これからここで働くんだと思うと自然にウェイトレスさん達に目が行っちゃう。やっぱりチョーカーしてる人多いなぁ。シエラちゃんだってそうだもんね。シエラちゃんはさっきのお客さんとの大食い勝負に勝ってやっと仕事再開と思いきや、また食べてる!
「ピーマン嫌いだから食べて」という子供からの
ブルーノさんがウェイトレスさんにお会計の合図を送る。あら、伝票はパパが持ってきた。あーちゃん達はVIPだから支配人直々なのかも。
「ご利用ありがとうございました。お代はこちらです」
「ご馳走様でした。
あーちゃんが腕輪を差し出したその時、パパがピアノの鍵盤を一つ押すように指一本であーちゃんの腕を押さえた。
「お支払いはエクシアさんですよ? 体でお支払い頂きましょうかね。ささっ、こちらへ」
パパにんまり。えぇっ、ここって、そういうお店だったっけ!? あっという間にパパに連れていかれる私。気分はもうドナドナ……。
ふぅ、焦ったぜ。蓋を開けてみれば、体の支払いとは、フィガロ市場で自分に必要な日用品とお店のおしぼり用タオルを二十枚買ってくること。お店の備品買い出しも大事な仕事の一つらしい。
刻の宿とは反対方向にあるフィガロ市場はエクシア王国の台所兼ホームセンターらしく、食料品から大工用品まで各種幅広く取り揃えているそう。ぜひ皆様もお気軽にお立ち寄り下さいませ。
私の付き添いをしてくれるのはシエラちゃん。昼勤務と夜勤務の間の休憩時間は部屋にいたいとパパに言ってたけど、今日の日給+ボーナスで魂を売った。
心なしかパパが悪魔に見えたんだ……。
「シエラちゃん、エクシアです。これからよろしくお願いします」
歩きながら話しかけてみるも華麗なスル―を決められる。だんだん市場に近くなるにつれて人や馬車、リヤカーで道はごった返してきた。スタスタ、スタスタ。待ってよぉ。
「シ、シエラちゃん。とりあえず日用品って洗面用具くらいでいいかなっ。タオルとか歯ブラシとかっ」
スルー。お~い、ブルーノさんの時みたいにとは言わないけど、可愛い狐耳くらい動かしてくれよ~。

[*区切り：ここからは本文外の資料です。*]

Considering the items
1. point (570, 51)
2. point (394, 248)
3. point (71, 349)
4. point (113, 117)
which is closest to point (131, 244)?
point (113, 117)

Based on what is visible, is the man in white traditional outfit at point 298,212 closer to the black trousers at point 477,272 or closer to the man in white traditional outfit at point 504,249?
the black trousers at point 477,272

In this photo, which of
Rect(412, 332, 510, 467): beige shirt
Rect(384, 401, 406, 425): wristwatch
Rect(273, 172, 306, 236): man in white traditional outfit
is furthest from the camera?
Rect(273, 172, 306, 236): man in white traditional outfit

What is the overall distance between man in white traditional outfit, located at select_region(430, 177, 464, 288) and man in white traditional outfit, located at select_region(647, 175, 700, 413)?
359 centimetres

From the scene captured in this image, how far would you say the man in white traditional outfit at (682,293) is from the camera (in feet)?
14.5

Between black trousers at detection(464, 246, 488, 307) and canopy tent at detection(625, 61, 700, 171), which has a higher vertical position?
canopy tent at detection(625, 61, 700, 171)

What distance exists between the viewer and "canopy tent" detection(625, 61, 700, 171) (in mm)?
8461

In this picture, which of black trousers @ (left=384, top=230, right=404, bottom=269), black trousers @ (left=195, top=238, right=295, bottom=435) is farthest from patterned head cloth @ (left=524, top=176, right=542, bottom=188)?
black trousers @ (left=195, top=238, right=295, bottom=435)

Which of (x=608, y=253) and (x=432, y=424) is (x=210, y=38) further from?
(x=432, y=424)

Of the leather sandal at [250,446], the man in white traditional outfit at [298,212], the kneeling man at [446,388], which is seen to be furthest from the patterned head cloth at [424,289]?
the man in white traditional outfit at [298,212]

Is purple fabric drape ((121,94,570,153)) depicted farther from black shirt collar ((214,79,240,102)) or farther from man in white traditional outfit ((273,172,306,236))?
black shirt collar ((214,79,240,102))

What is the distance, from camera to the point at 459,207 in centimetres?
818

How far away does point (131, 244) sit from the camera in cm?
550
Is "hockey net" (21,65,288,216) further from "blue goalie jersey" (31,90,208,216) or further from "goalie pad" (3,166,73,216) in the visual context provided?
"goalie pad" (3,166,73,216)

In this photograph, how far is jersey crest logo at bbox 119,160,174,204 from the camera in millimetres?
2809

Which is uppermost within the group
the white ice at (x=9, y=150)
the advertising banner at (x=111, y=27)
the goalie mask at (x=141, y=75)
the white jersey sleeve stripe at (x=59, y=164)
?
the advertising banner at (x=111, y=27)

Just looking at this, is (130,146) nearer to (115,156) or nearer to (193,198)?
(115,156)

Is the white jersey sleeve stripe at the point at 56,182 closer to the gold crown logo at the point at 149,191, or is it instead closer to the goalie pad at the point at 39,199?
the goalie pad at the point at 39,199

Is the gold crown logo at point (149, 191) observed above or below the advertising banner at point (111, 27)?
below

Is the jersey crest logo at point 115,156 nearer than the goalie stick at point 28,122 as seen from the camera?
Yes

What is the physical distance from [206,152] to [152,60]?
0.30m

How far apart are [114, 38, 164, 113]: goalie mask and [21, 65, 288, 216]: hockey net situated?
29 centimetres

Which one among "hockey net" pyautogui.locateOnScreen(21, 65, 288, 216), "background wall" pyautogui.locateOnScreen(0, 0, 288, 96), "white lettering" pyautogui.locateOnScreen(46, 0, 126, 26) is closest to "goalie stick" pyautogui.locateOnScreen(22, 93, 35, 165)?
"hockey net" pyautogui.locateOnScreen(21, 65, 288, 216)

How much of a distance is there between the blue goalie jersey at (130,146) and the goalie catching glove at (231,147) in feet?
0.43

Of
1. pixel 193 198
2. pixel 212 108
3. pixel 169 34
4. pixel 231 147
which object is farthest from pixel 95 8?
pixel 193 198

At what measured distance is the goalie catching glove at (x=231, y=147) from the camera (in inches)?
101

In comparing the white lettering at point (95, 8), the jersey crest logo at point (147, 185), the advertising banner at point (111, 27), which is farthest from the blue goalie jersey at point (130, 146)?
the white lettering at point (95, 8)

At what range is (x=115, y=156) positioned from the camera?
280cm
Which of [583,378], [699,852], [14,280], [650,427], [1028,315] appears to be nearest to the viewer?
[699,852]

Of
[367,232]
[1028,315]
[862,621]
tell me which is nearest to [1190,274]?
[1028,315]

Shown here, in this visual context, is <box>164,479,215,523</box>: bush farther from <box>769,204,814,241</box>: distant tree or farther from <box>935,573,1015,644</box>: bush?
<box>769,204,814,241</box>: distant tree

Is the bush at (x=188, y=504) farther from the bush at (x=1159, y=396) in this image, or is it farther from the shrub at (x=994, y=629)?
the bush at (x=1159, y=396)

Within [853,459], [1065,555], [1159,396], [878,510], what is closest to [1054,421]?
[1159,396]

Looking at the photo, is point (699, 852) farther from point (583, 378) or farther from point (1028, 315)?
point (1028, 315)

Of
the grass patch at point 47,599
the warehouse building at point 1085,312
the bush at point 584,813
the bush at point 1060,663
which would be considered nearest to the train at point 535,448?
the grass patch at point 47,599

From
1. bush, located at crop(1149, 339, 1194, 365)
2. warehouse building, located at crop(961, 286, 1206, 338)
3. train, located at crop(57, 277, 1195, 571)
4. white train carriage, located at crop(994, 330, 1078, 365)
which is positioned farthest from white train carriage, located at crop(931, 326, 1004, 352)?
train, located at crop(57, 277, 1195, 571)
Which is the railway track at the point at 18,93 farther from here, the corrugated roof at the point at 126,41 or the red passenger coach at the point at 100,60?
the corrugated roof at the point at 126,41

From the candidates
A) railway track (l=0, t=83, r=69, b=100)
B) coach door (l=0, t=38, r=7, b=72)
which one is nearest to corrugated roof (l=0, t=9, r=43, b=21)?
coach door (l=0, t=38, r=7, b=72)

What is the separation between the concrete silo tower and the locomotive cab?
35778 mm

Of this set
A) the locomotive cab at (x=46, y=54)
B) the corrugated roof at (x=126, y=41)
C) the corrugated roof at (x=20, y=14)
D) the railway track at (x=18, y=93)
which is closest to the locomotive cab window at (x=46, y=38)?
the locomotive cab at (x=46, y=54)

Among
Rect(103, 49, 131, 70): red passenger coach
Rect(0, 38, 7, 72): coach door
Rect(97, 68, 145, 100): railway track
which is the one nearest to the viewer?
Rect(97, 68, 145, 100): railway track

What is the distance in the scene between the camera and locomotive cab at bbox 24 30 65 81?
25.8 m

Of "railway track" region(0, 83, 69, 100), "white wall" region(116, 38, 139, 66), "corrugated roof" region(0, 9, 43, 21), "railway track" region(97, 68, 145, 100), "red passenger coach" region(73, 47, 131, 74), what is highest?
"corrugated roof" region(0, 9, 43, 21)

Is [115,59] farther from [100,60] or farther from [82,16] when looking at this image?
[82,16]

ところでいつの間にかもう市場に入ってる? 露店がちらほら出てきたし、その中の一つには、魔術具を用意しつつ荷物を持った人達が長蛇の列を作ってる。あっちのお店はクンクン……、はぁ、いい匂い。あれ、なぁに?
「ぎゃーーーーーっ!!」
「うるさい」
返事した! まさかこれがシエラちゃんと私の初会話だなんて切ない。
「ゴキーブリアン、今日特売日なんだ……じゅるっ」
私が叫んだものを見つめて涎を垂らすシエラちゃんは、まるっと太った黒いアレからえぃっと目を逸らし、市場の中心にある噴水の周りに座った。足を組み、膝にひじを付いて頬杖を付き「はぁっ」と立派なため息。ムスッとして向こうの方を指差した。
「ん。タオル、歯ブラシ。あと石鹸。くしは私の貸してあげるから買わなくていい」
向こうのお店に行けば買えるってこと? 不機嫌オーラが「そうだよ早くして」と返事をする。じ、じゃぁ一人で行って参りま~す……。
はぁ、裏表ある子だったのか。二人部屋のルームメイトになったのに、上手くやっていけるのかな……。
シエラちゃんが指さした方の露店には謎めいた野菜から現実世界でお馴染みの果物までたくさん並んでいた。ここって青空市場ではあるけれど近くで見ると意外としっかりした露店なんだね。移動式ではないみたい。
しばらく歩くと生鮮食品から雑貨系の露店に変わってきて、あった! タオルとか! 本当にこっちで合ってたんだ!
「おや、可愛子ちゃん。いらっしゃい。何が欲しいんだい?」
まずはお使いを片付けよう。
「こんにちは。まずはおしぼり用のタオルを二十枚ください」
「買い出しかい? それなら、これだな。あいよ、二万シリングな」
値札を見るとハンドタオルサイズで、一枚一銅貨。パパから預かった銀貨二枚を渡す。おぉ、ピッタリ。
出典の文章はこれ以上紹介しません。